◆ Exercise: Copy out the items below, swapping "white blanket" for "white quilt" wherever it occurs and leaving everything else unchanged.

◆ Dataset extract:

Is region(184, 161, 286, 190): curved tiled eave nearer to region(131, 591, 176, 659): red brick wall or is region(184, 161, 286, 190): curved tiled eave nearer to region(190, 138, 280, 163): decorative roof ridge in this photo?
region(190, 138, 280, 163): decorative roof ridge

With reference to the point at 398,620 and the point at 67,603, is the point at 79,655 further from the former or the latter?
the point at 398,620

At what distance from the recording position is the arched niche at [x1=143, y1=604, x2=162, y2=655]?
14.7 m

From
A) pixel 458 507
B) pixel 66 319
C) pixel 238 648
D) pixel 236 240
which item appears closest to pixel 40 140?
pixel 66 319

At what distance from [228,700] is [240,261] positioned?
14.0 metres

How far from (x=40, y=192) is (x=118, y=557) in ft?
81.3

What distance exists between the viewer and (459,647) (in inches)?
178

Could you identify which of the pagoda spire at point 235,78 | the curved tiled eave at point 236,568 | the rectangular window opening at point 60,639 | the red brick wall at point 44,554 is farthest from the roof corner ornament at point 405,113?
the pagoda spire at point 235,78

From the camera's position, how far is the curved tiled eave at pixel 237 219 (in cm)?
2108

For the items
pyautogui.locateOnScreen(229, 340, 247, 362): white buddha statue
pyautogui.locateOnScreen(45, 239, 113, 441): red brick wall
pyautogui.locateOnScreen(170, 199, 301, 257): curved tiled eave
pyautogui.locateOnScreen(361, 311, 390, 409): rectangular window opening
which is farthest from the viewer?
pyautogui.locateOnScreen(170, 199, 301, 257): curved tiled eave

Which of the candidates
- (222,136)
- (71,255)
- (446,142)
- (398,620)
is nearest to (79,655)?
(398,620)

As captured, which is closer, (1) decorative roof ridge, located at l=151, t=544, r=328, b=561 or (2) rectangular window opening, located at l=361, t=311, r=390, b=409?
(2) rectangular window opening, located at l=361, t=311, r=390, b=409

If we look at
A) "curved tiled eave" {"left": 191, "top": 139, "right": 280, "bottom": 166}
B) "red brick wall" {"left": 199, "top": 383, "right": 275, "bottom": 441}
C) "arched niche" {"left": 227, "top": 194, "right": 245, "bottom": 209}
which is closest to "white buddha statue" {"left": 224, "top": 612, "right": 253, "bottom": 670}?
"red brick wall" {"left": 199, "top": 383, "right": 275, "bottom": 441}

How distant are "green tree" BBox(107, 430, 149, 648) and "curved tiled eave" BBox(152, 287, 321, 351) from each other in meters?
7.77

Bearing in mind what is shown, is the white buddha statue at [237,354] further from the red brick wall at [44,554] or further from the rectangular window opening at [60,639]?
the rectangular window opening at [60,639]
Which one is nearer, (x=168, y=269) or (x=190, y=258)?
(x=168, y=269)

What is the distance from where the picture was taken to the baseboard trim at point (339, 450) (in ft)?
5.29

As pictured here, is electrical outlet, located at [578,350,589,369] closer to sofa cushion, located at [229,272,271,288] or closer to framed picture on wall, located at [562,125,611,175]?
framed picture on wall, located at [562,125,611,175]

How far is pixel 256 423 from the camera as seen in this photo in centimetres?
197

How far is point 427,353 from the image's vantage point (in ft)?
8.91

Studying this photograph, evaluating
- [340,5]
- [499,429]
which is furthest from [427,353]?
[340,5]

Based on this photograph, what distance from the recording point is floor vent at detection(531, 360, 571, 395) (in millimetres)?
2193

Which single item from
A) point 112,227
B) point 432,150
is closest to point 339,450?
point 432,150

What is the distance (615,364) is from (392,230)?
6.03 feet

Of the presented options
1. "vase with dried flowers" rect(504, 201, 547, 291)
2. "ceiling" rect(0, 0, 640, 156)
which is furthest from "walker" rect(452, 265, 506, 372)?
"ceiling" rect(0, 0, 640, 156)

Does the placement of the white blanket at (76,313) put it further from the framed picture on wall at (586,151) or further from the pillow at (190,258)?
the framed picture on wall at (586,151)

◆ Correct response:
Is region(184, 161, 286, 190): curved tiled eave nearer to region(131, 591, 176, 659): red brick wall or is region(184, 161, 286, 190): curved tiled eave nearer to region(190, 138, 280, 163): decorative roof ridge in this photo?
region(190, 138, 280, 163): decorative roof ridge

With reference to the point at 398,620 and the point at 67,603, is the point at 79,655 further from the former or the latter?
the point at 398,620

At what distance from the recording position is the arched niche at [x1=143, y1=604, x2=162, y2=655]?
14.7 m

From
A) pixel 458 507
B) pixel 66 319
C) pixel 238 648
D) pixel 236 240
which item appears closest to pixel 40 140?
pixel 66 319

At what distance from [228,700] is [240,261] positioned?
14.0 metres

How far from (x=40, y=192) is (x=118, y=557) in ft?
81.3

What distance exists between the viewer and (459,647) (in inches)?
178

Could you identify which of the pagoda spire at point 235,78 | the curved tiled eave at point 236,568 | the rectangular window opening at point 60,639 | the red brick wall at point 44,554 is farthest from the roof corner ornament at point 405,113?
the pagoda spire at point 235,78

From the camera's position, how far is the curved tiled eave at pixel 237 219 (in cm)?
2108

For the items
pyautogui.locateOnScreen(229, 340, 247, 362): white buddha statue
pyautogui.locateOnScreen(45, 239, 113, 441): red brick wall
pyautogui.locateOnScreen(170, 199, 301, 257): curved tiled eave
pyautogui.locateOnScreen(361, 311, 390, 409): rectangular window opening
which is farthest from the viewer?
pyautogui.locateOnScreen(170, 199, 301, 257): curved tiled eave

Which of the candidates
- (222,136)
- (71,255)
- (446,142)
- (398,620)
is nearest to (79,655)?
(398,620)

As captured, which is closer, (1) decorative roof ridge, located at l=151, t=544, r=328, b=561 or (2) rectangular window opening, located at l=361, t=311, r=390, b=409?
(2) rectangular window opening, located at l=361, t=311, r=390, b=409

If we look at
A) "curved tiled eave" {"left": 191, "top": 139, "right": 280, "bottom": 166}
B) "red brick wall" {"left": 199, "top": 383, "right": 275, "bottom": 441}
C) "arched niche" {"left": 227, "top": 194, "right": 245, "bottom": 209}
which is closest to "white buddha statue" {"left": 224, "top": 612, "right": 253, "bottom": 670}?
"red brick wall" {"left": 199, "top": 383, "right": 275, "bottom": 441}

How distant are "green tree" BBox(107, 430, 149, 648) and "curved tiled eave" BBox(152, 287, 321, 351) from each other in meters?
7.77

Bearing in mind what is shown, is the white buddha statue at [237,354] further from the red brick wall at [44,554] or further from the rectangular window opening at [60,639]?
the rectangular window opening at [60,639]
Which one is nearer, (x=168, y=269) or (x=190, y=258)?
(x=168, y=269)

What is the distance from where the picture was taken to the baseboard trim at point (339, 450) (in ft)?
5.29

As pictured here, is electrical outlet, located at [578,350,589,369] closer to sofa cushion, located at [229,272,271,288] or closer to framed picture on wall, located at [562,125,611,175]?
framed picture on wall, located at [562,125,611,175]

How far is pixel 256 423 from the camera as seen in this photo in centimetres?
197

How far is point 427,353 from the image's vantage point (in ft)?
8.91

Studying this photograph, evaluating
- [340,5]
- [499,429]
which is furthest from [427,353]?
[340,5]

Based on this photograph, what distance from the recording point is floor vent at detection(531, 360, 571, 395) (in millimetres)?
2193

Which single item from
A) point 112,227
B) point 432,150
is closest to point 339,450?
point 432,150

What is the distance (615,364) is from (392,230)?
6.03 feet

Of the presented options
1. "vase with dried flowers" rect(504, 201, 547, 291)
2. "ceiling" rect(0, 0, 640, 156)
which is furthest from "walker" rect(452, 265, 506, 372)?
"ceiling" rect(0, 0, 640, 156)

Does the placement of the white quilt at (76,313) put it further from the framed picture on wall at (586,151) or further from the pillow at (190,258)?
the framed picture on wall at (586,151)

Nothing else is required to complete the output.